Example of subclinical infection
Mary Mallon, nicknamed “Typhoid Mary”, worked as a household cook for several New York families between 1897 and 1907. She was an asymptomatic “silent” carrier of Salmonella typhi, the pathogenic bacterium that causes typhoid fever. Due to her subclinical infection (an infection that caused few/no signs), she infamously infected up to fifty-seven people, leading to three confirmed deaths. In the middle of this time period, she was forced into quarantine at Riverside Hospital and upon release was not permitted to return to cooking as a career – a promise which she did not adhere to resulting in twenty-five of the cases and two of the deaths. Her case continues to raise ethical questions about the protection of individual liberty, the safe-guarding of public health, and the treatment of infected individuals in both the courts and in public media. Salmonella typhi can cause a persistent subclinical infection of the gallbladder and exhibits fecal-oral transmission. This case also illustrates the importance of access to modern indoor plumbing, clean water and sanitation. (New York American (1909)).
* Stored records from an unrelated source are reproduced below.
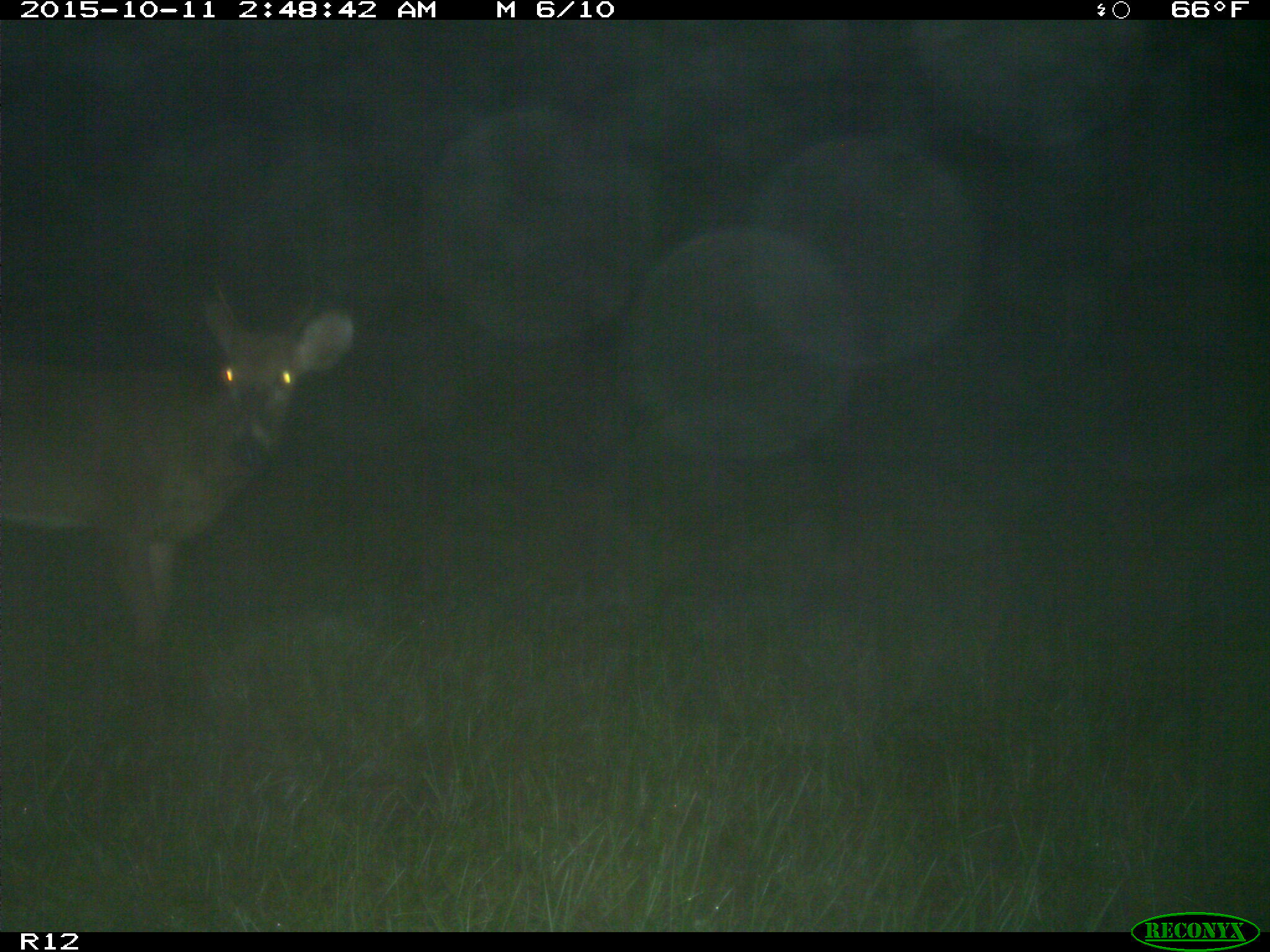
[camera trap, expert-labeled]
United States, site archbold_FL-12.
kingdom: Animalia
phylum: Chordata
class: Mammalia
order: Artiodactyla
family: Cervidae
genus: Odocoileus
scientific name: Odocoileus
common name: deer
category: unidentified deer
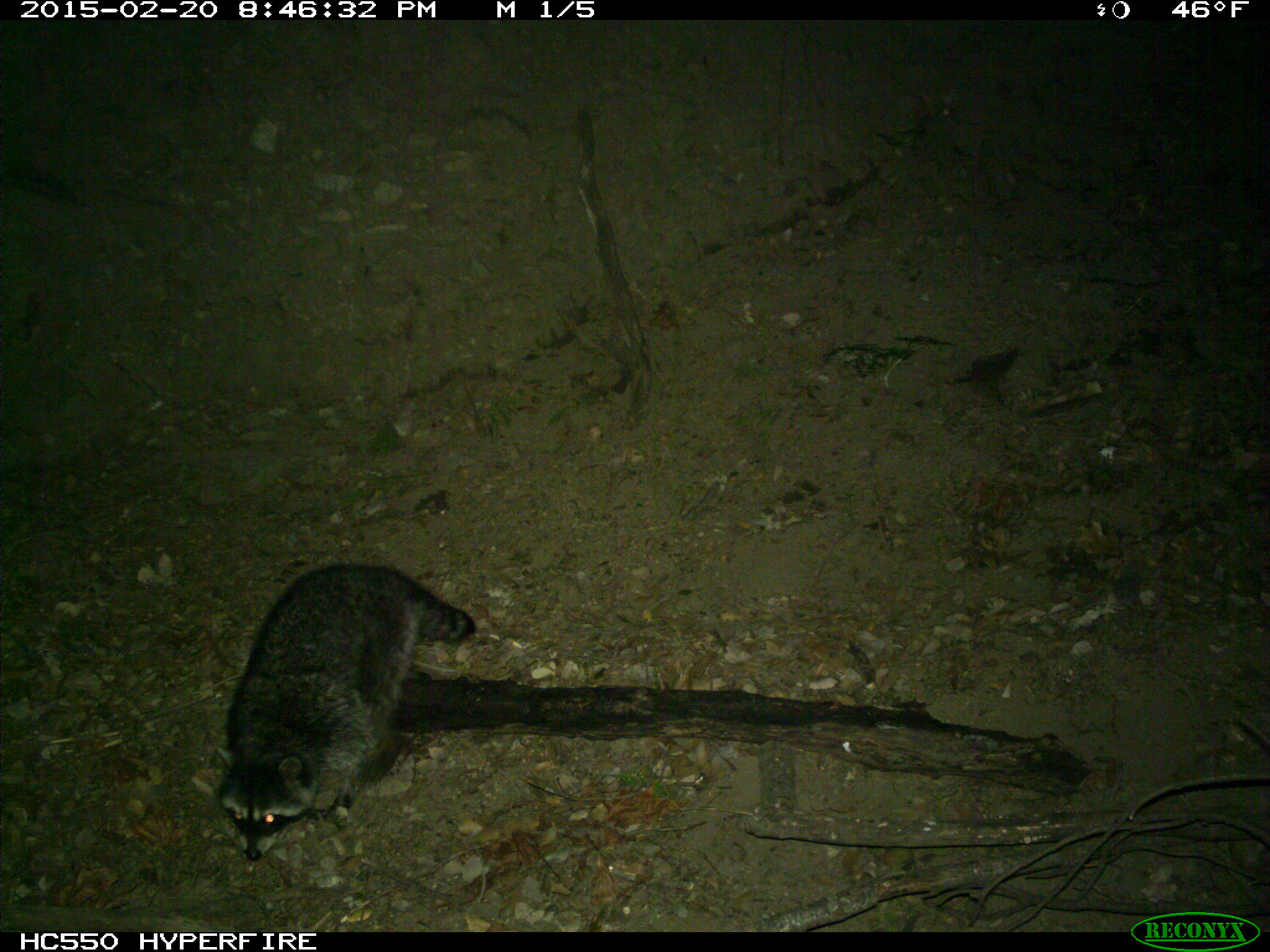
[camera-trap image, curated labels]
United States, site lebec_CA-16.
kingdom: Animalia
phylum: Chordata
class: Mammalia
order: Carnivora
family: Procyonidae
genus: Procyon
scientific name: Procyon lotor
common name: common raccoon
Procyon lotor (common raccoon).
The Four Stages of Infection

All infections – localized and systemic – progress through four stages:

Incubation Period Begins when a pathogen enters the body; ends when signs and symptoms appear.  Typically lasts 1-3 days; characterized by pathogen amplification and spread.  Often overlaps with the Latent Period.
Prodromal Stage Characterized by the initial appearance of mild or vague symptoms.
Illness The person experiences signs and symptoms related to damage caused by the pathogen and the immune system’s response.
Convalescence Recovery and healing, coinciding with diminishing pathogen numbers and the fading of signs and symptoms.

Local vs. Systemic:  Where Does is Affect the Body?

Local Only a specific, discrete area of the body is affected (e.g., a localized wound or infection).
Systemic The illness affects the whole body (e.g., a fever or hypertension, which affects blood pressure throughout the entire body).  A fever that heats up the whole body is another example.

Complication, Sequelae, and Convalescence

As a disease progresses, additional complications may arise.  It is important to distinguish between a complication and a sequela:

Complication The development of further negative conditions arising from the original illness (e.g., a heart attack results in the formation of a blood clot that travels to an organ depriving it of blood flow).
Sequelae Permanent or long-term impairment resulting from a disease or complication – from the Latin word sequi, meaning ‘follow’ (e.g., kidney failure following poorly managed diabetes; or paralysis following a stroke).
Convalescence The period of recovery, which may involve rehabilitation exercises, speech therapy, improved mobility strategies, or other lifestyle changes.

Examples of Sequelae

Chronic Example – Diabetes:  If diabetes is poorly managed over time, permanent biological damage can accumulate in blood vessels throughout the body.  Common complications of vascular damage include chronic kidney disease, which may lead to kidney failure, requiring dialysis and placement on a transplant waiting list.  Kidney failure in this context is a sequela of diabetes.

Acute Example – Stroke (CVA, cerebrovascular accident):  A stroke affecting the left cerebral hemisphere in the frontal lobe may result in paralysis on the right side of the body.  Some recovery is possible depending on stroke severity and treatment, but some paralysis is often permanent – this is a sequela.

Mental Health Example – PTSD:  Post-Traumatic Stress Disorder (PTSD) can develop following trauma (e.g., soldiers returning from war).  If it becomes a long-term or permanent mental health impairment, it is considered a sequela of the trauma.  Encouragingly, individualized and emerging treatments offer pathways to recovery.

 

Example of convalescence
Convalescence is the period following illness, injury, or surgery during which the body recovers and may require changes in lifestyle. During convalescence following a total knee replacement, patients are encouraged to walk to aid in the healing process.